Material provided

────────────────────────────────────────

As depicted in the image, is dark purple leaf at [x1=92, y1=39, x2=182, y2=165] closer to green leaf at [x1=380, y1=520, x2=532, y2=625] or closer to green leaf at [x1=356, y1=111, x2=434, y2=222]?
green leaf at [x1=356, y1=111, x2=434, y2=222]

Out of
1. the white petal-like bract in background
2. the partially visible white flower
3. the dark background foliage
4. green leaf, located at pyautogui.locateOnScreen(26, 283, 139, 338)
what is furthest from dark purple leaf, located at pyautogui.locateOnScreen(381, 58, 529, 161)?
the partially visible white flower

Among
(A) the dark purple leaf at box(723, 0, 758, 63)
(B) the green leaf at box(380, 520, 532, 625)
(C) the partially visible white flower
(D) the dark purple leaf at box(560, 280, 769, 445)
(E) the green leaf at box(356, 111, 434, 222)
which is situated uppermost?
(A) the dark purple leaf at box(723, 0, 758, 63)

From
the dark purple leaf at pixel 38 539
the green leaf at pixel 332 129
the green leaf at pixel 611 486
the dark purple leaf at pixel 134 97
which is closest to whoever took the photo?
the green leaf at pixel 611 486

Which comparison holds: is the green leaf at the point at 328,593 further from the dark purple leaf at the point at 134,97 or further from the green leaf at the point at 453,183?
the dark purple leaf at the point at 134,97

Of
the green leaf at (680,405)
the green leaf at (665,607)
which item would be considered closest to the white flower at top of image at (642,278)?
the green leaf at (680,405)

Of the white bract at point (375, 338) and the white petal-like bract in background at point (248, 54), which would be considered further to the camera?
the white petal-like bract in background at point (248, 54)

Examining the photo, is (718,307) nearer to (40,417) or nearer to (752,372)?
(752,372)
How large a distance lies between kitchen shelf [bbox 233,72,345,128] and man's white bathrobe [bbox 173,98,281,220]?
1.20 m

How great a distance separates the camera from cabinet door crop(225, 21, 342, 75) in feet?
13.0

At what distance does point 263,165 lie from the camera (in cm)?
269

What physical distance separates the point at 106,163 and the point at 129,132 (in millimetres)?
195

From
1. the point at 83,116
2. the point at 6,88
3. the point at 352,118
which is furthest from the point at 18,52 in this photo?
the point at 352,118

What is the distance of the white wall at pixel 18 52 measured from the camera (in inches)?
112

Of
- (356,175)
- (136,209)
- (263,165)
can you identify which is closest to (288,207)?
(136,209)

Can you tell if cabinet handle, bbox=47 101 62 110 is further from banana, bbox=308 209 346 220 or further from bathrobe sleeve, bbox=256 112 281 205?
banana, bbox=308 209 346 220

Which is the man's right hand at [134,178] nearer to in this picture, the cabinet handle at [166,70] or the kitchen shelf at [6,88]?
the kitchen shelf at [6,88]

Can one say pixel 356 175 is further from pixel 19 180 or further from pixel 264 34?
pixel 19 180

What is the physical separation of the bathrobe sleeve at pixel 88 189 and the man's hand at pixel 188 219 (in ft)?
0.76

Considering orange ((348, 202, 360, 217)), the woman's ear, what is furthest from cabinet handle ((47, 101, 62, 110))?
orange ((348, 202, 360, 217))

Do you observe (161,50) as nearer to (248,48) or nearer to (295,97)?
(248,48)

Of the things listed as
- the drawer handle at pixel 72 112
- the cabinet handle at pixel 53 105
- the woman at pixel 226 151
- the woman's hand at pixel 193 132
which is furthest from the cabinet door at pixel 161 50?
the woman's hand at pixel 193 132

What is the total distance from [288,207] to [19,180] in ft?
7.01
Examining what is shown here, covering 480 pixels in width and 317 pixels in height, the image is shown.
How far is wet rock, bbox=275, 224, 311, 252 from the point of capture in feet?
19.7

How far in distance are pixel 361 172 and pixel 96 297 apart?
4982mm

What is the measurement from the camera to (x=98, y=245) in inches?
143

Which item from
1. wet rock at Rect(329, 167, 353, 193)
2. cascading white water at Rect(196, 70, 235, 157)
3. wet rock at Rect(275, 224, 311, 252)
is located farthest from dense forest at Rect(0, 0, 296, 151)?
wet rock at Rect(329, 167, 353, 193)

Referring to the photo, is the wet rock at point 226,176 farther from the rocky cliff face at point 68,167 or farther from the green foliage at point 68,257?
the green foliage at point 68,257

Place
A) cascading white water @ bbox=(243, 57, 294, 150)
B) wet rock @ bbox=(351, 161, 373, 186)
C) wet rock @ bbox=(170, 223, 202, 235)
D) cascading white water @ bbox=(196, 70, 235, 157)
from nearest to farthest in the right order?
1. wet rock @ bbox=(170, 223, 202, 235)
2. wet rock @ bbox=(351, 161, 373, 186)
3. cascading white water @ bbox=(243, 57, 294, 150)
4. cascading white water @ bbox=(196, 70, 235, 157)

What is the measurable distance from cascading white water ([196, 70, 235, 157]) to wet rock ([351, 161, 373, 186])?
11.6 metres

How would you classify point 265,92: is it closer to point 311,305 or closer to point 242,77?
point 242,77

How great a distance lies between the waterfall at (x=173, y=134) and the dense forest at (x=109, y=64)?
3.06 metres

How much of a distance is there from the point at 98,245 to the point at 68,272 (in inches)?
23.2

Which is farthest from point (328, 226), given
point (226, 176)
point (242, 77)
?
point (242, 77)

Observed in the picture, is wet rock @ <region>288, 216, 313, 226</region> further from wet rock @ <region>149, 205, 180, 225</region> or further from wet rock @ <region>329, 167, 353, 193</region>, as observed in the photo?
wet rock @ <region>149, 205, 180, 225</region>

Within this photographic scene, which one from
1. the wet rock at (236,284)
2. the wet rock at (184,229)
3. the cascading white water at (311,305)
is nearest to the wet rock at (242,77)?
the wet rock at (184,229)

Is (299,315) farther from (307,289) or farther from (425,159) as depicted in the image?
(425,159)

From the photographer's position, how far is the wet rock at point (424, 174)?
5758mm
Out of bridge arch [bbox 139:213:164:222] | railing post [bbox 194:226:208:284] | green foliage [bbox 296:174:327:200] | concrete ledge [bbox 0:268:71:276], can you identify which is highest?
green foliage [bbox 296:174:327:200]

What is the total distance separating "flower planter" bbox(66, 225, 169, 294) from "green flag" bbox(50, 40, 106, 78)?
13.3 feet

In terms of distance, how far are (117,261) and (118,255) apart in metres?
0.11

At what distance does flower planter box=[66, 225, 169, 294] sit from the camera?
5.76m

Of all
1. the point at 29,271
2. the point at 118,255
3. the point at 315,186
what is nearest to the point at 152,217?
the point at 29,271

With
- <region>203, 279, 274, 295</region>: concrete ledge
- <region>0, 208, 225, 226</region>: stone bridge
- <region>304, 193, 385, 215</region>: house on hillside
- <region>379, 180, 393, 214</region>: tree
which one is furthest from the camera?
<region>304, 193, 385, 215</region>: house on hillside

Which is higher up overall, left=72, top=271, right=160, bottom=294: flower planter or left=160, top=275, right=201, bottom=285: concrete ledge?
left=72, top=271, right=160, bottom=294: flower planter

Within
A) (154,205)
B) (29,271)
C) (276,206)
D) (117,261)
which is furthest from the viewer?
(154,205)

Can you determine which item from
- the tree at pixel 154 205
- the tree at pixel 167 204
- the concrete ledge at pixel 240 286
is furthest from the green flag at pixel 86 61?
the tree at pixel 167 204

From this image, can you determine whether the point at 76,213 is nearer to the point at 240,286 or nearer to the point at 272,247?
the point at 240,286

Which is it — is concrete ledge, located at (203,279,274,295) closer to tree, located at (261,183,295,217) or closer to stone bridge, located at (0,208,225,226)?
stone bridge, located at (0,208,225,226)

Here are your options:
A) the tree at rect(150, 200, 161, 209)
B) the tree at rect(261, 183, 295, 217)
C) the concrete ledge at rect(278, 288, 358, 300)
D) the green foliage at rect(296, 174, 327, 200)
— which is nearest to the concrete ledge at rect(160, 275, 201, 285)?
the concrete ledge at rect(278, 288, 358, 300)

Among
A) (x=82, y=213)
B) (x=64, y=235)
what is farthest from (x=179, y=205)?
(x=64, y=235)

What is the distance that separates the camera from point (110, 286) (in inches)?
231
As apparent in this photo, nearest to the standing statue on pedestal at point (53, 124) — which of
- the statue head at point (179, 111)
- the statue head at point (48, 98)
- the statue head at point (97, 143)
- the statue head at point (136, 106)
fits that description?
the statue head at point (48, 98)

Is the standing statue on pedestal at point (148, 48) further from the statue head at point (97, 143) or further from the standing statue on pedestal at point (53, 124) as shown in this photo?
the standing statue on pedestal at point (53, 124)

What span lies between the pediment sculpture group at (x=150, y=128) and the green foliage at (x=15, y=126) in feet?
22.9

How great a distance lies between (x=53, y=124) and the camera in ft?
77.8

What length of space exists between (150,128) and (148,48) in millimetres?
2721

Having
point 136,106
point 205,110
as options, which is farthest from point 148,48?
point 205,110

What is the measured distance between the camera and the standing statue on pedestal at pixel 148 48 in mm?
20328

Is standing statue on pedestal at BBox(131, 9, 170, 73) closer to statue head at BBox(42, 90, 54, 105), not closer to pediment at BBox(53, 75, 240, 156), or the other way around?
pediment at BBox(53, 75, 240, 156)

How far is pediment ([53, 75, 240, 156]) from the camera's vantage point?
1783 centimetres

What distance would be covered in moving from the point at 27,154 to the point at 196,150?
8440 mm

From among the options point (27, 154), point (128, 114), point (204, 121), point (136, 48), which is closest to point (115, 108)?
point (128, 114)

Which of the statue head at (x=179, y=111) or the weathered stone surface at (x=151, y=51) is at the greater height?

────────────────────────────────────────

Reproduce the lines word for word, starting at the one holding "What span lies" and ending at the final line of the material above.

Task answer
What span lies between the pediment sculpture group at (x=150, y=128) and the green foliage at (x=15, y=126) in feet?
22.9

How great a distance lies between (x=53, y=124) and the camera in ft?
77.8

What length of space exists between (150,128) and (148,48) in millimetres?
2721

Having
point 136,106
point 205,110
as options, which is farthest from point 148,48?
point 205,110

What is the measured distance between the camera and the standing statue on pedestal at pixel 148 48 in mm?
20328

Is standing statue on pedestal at BBox(131, 9, 170, 73) closer to statue head at BBox(42, 90, 54, 105), not closer to pediment at BBox(53, 75, 240, 156), or the other way around?
pediment at BBox(53, 75, 240, 156)

How far is pediment ([53, 75, 240, 156]) from the camera's vantage point?
1783 centimetres

What distance would be covered in moving from the point at 27,154 to the point at 196,150?
8440 mm

From among the options point (27, 154), point (128, 114), point (204, 121), point (136, 48), which is closest to point (115, 108)?
point (128, 114)

Which of the statue head at (x=179, y=111) or the weathered stone surface at (x=151, y=51) is at the greater height?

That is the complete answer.